2019年9月9日に房総半島を直撃した台風15号は、私たちの生活基盤であるエネルギー供給の脆さを浮き彫りにしました。特に深刻だったのは、車社会の生命線であるガソリンスタンド(給油所)の混乱です。千葉県南部では100カ所以上の給油所が停電によって営業停止に追い込まれ、開いている数少ない店舗には約4キロメートルに及ぶ気の遠くなるような大渋滞が発生しました。
SNS上でも「数時間待っても給油できない」「電気が止まるとポンプが動かないなんて盲点だった」といった悲鳴に近い声が次々と投稿され、災害時の燃料確保の難しさがリアルタイムで拡散されました。実は、業界全体で非常用発電機の設置を進めていたものの、2019年10月16日時点での普及率は全国でわずか1割強に留まっており、インフラの整備が自然災害の脅威に追いついていないのが実情です。
レジが動かない!現場を襲った想定外の「手書き」作業
驚くべきことに、自家発電機を備えていた店舗でさえも完全な営業は困難を極めました。非常用電源はあくまで給油ポンプを動かすための最小限の出力しかなく、店舗のレジを動かすまでの電力はまかなえなかったのです。このため、スタッフが一つひとつの取引を手作業で記帳するという、デジタル時代とは思えないアナログな対応を余儀なくされました。
お会計に時間がかかることでさらなる渋滞を招くという悪循環は、今後の大きな課題といえるでしょう。
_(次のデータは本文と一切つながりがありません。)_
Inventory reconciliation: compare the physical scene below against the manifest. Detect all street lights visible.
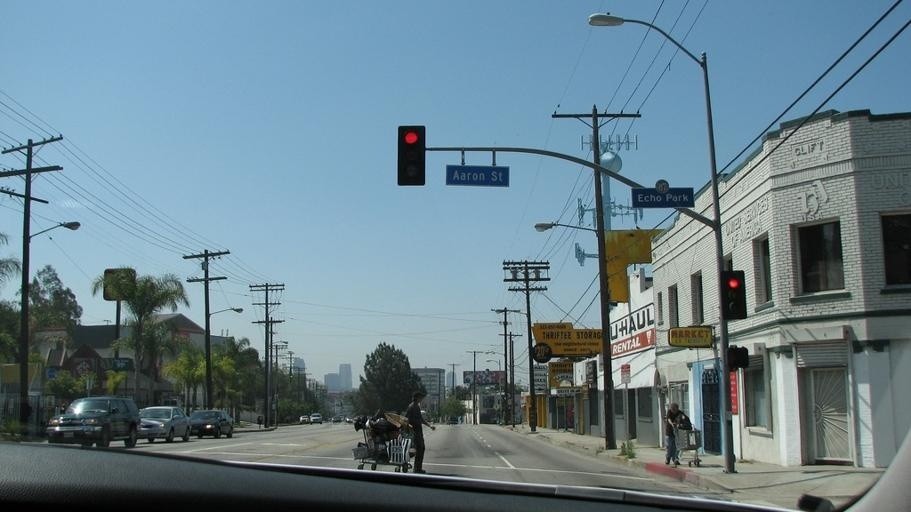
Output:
[534,219,617,454]
[271,341,287,346]
[485,358,503,423]
[21,220,81,436]
[205,307,244,410]
[586,12,739,470]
編集者としての意見ですが、私たちは「発電機があるから安心」と過信せず、決済システムを含めたトータルな防災設計が必要だと痛感します。2019年10月12日に上陸した台風19号では、事前のSNS呼びかけにより「満タン運動」が浸透し混乱は抑えられましたが、抜本的な解決には至っていません。
「復旧の迅速化」と「自給自足」が守る未来のエネルギー
これほどの異常気象が相次ぐ中、すべての設備を物理的に補強することには限界が見え始めています。そこで注目されているのが、早期復旧に特化した戦略です。例えば「分散型電源」と呼ばれる、特定の大型発電所に頼らず、各地に電力を分散して配置する仕組みが鍵を握ります。台風15号の際も、電気自動車(EV)が「動く蓄電池」として被災地で明かりを灯し、大きな希望となりました。
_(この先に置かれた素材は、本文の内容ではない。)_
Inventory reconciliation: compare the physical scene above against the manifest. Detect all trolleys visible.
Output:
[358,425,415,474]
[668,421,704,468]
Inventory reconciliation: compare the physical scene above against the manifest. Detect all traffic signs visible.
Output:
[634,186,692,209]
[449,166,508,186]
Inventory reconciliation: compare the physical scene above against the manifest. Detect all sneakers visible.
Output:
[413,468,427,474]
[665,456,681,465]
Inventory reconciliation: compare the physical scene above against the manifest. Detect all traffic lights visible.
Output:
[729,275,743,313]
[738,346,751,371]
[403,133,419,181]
今後はドローンによる被害状況の把握や、発電機車の機動的な配備など、テクノロジーを駆使した対策が加速するでしょう。「自分の電気は自分で守る」という意識を持ち、家庭や企業が太陽光発電や蓄電池を導入する自律的な姿勢が、社会全体のレジリエンス(回復力)を高めるはずです。一刻も早いインフラのアップデートを期待するとともに、私たち一人ひとりの備えが試されています。